He’d been drafted after taking a semester off of college to backpack in the Sierra, and ended up working in evacuation field hospitals in Saigon, Vung Tau, and the Can Tho Province. In late 1969, after a mandatory year of service, he returned home. “For the first six months, I didn’t do anything but go to my father’s bookstore,” he recalls, “and he allowed me to take any book off the shelf, and it changed my life. It got my mind opened up. I think that’s the greatest gift other than life that my dad gave me.”
During this time, Tor met Don Guillette, the owner of a Grog N Groc, a local wineshop tucked behind a gas station. So long as Tor cooked, Guillette opened the wines — mind-bending Burgundy Grand Cru and Bordeaux First Growth bottles. And in the same shopping complex as The Ark, there was the best record shop in Santa Barbara. Tor and some of the guys who hung around it decided to start a jazz series on the upper floors of a nearby beachfront hotel. With leftover GI funds, he fronted the money to book acts: Bonnie Raitt, Tom Waits, Oscar Peterson, Stan Getz, Keith Jarrett, Chuck Berry, and comedians Steve Martin and Lily Tomlin. I asked if he had made any money back then. “No,” he told me, “I was just getting by.” And not infrequently, he was visiting a girlfriend in Napa Valley and buying wine for Guillette and his jazz club partners. He was falling in love — not with the girl — with the open space and beauty of Napa. The idea of working in the wine industry was “like a siren song,” he says, “pushing every single button.”
The Napa Valley that lulled Tor Kenward from nightclub life was not the same as it is today, with its fine restaurants and hotels. In 1977, there were no stoplights and no way of knowing that Napa was on the eve of an explosive celebration of American wine and food.
It held a kind of indescribable magic for Tor. He applied for winemaking and tour guide jobs, dropping off his résumé at “the romantic, castle-like Beringer Rhine House,” as he describes it in his book, and added simply: “They called. I took the job. Lasted a long time.” In fact, there are 22 years of groundbreaking events and culinary achievements crammed into those three short, declarative, Hemingway-esque sentences.
At Beringer, Tor was responsible for finding creative ways to market and sell its fine wines. It was the early 1980s, and the results of the famous 1976 Judgment of Paris wine tasting, made famous by Time reporter and author George M. Taber — in which California red and white wines beat out legendary French wines in a blind tasting — had not yet generated the wave of tourism expected. And Nestlé, which had owned Beringer since 1971, was eager to turn more of a profit.
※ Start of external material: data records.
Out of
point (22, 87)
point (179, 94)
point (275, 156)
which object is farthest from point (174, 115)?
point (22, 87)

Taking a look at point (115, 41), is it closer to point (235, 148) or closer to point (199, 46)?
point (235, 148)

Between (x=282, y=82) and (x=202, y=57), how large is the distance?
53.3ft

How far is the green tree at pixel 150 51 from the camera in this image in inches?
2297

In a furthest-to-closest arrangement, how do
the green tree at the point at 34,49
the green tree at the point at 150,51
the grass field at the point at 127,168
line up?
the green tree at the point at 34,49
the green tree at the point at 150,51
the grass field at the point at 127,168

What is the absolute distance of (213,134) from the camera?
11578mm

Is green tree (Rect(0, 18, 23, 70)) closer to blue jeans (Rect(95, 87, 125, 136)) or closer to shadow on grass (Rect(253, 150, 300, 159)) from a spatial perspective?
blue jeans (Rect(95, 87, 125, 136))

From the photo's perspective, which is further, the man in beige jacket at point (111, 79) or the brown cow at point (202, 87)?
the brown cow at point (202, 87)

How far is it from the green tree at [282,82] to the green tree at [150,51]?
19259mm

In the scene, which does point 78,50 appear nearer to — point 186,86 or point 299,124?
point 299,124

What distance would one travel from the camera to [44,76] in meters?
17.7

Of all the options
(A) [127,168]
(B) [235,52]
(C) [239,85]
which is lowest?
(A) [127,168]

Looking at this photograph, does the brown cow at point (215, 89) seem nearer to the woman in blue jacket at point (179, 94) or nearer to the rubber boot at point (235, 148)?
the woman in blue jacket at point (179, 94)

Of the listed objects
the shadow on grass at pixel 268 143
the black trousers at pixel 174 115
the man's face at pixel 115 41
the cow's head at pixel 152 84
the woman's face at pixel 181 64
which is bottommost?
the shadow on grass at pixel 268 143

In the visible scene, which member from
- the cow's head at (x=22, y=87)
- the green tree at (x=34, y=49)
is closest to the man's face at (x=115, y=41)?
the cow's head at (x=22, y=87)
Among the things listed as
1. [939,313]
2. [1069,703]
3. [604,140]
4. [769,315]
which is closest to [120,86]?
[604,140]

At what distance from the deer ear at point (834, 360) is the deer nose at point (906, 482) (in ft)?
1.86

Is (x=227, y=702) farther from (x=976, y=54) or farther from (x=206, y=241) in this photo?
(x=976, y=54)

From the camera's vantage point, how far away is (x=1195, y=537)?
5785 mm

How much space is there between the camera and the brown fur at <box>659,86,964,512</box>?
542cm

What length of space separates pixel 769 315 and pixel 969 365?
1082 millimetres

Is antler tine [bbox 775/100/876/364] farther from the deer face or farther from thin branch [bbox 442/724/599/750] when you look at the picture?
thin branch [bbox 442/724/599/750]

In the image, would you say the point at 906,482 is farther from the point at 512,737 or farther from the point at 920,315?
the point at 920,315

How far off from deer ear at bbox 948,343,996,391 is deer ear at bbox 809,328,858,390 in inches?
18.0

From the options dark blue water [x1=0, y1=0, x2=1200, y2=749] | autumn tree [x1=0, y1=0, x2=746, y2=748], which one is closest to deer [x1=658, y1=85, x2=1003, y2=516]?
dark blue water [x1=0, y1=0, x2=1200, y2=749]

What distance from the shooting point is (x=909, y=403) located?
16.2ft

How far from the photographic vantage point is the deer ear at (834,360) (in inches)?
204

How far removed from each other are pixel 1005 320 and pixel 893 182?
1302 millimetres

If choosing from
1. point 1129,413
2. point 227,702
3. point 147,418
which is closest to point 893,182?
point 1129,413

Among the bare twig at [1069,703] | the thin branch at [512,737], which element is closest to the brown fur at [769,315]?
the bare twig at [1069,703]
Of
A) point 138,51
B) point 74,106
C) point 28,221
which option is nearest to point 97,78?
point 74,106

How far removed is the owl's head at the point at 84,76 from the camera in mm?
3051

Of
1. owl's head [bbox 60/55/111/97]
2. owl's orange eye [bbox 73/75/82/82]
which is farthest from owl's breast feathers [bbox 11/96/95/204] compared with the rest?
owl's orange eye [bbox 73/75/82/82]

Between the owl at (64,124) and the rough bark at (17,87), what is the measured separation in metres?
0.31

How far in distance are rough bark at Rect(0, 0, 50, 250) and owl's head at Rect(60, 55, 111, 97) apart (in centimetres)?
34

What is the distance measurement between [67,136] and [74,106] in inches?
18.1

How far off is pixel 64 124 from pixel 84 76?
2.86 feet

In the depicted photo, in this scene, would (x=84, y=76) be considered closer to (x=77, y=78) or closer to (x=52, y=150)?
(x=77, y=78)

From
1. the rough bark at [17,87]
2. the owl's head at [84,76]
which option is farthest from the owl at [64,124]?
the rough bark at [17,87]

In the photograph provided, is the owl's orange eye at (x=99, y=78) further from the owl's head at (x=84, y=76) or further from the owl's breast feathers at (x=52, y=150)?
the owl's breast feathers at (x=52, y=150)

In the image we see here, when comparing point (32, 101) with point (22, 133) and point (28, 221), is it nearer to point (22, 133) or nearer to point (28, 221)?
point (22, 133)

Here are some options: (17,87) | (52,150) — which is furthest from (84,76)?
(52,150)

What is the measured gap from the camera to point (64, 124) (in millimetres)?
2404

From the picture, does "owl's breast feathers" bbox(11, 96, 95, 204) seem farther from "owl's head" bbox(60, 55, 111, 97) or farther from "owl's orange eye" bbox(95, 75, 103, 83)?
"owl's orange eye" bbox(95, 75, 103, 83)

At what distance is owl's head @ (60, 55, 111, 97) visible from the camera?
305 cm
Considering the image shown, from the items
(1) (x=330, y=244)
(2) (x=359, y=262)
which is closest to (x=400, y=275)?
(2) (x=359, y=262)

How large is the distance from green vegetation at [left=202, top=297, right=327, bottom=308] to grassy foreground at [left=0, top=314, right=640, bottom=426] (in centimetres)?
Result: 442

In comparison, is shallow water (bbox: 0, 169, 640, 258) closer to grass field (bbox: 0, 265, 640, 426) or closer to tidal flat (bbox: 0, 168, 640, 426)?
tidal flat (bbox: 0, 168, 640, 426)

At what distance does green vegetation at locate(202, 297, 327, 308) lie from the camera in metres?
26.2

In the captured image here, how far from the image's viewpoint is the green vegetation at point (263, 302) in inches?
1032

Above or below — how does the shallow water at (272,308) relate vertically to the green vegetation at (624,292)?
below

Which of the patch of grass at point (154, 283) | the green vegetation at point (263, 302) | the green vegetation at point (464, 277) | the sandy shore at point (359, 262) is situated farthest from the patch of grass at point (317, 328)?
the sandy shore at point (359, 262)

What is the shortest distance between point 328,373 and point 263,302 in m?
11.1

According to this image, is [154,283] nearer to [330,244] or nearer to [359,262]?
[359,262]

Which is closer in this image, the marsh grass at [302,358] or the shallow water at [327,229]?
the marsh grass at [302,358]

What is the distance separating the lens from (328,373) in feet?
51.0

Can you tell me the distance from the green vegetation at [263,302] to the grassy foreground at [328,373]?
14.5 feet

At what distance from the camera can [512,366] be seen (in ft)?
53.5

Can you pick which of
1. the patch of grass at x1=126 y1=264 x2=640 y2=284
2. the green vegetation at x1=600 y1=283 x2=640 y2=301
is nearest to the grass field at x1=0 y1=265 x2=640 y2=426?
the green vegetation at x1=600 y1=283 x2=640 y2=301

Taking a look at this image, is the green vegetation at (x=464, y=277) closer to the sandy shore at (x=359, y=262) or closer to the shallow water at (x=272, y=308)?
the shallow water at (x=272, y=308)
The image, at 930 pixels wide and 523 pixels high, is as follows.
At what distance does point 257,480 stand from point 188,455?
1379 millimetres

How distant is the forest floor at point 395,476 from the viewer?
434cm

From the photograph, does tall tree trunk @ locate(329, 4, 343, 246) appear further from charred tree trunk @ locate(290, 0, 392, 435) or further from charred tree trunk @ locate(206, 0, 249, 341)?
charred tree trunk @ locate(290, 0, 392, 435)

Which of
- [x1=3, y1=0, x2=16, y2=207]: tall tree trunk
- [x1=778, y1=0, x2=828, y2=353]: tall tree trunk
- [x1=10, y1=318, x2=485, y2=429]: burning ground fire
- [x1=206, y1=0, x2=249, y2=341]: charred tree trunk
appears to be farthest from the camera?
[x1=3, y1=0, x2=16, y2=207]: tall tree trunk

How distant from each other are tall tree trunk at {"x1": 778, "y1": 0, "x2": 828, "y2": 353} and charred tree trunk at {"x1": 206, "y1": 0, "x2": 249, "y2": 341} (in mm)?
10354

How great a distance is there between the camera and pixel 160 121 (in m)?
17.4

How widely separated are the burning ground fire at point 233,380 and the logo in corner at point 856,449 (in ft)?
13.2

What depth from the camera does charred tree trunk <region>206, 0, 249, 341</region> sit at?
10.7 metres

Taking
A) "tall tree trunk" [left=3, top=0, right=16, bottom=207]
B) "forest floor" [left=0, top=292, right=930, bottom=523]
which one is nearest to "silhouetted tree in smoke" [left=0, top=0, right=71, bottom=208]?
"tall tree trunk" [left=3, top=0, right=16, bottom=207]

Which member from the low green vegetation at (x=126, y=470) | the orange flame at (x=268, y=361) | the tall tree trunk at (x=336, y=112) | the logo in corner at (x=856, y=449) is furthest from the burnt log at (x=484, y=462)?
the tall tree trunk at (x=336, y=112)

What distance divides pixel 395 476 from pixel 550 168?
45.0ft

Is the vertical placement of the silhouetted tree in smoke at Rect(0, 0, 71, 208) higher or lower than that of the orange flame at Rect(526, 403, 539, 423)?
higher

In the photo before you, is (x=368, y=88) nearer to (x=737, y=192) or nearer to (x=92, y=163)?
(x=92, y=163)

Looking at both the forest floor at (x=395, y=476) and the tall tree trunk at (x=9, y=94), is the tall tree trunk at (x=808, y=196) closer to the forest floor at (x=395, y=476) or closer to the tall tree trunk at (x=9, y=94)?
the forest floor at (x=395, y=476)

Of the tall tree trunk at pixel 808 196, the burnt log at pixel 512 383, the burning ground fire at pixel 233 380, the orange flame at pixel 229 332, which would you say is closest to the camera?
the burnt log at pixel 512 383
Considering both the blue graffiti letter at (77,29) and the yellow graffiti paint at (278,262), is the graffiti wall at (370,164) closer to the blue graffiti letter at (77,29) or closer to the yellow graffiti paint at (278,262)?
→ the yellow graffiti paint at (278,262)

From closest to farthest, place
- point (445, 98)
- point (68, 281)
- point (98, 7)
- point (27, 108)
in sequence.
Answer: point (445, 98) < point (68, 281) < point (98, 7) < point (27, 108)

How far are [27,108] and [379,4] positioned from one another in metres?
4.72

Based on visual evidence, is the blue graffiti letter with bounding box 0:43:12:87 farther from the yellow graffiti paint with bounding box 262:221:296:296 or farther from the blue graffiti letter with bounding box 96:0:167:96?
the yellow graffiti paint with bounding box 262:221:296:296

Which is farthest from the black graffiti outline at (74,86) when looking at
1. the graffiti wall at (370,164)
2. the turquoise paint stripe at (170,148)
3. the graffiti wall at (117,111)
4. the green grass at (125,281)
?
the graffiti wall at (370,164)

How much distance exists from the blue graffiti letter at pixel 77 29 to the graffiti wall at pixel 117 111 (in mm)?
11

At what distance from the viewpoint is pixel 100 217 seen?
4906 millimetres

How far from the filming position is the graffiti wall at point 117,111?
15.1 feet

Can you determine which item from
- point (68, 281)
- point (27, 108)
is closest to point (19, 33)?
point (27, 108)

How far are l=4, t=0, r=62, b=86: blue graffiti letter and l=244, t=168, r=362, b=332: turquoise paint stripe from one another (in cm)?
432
The old Napa mentality that Tor had discovered in his first few years working at Beringer — that visitors should be gone by sundown — was about to undergo a seismic shift, and Tor would become a leading flag-bearer of the movement.
As Tor recounts in his book, the convergence of two significant factors — the rise of celebrity chefs and the realization that Europe was beating us at the hospitality game — helped ignite a culinary revolution that would eventually transform sleepy Napa Valley into a bustling food and wine mecca. In 1980, Beringer sent Tor to France to soak up new ideas for marketing wine in the U.S. In a rented Peugeot 405, with Hugh Johnson’s “The World Atlas of Wine” in his lap, he maneuvered through weeks of appointments in Champagne, Bordeaux, Burgundy, and the Mosel Valley, and Rheingau in Germany, happily overwhelmed at each stop by lavish dinners, impeccable food and wine, and winemaker tastings in cellars that had served as bunkers in the World Wars. He was mesmerized by it all. Tor vowed to bring the same level of haute hospitality to Napa Valley.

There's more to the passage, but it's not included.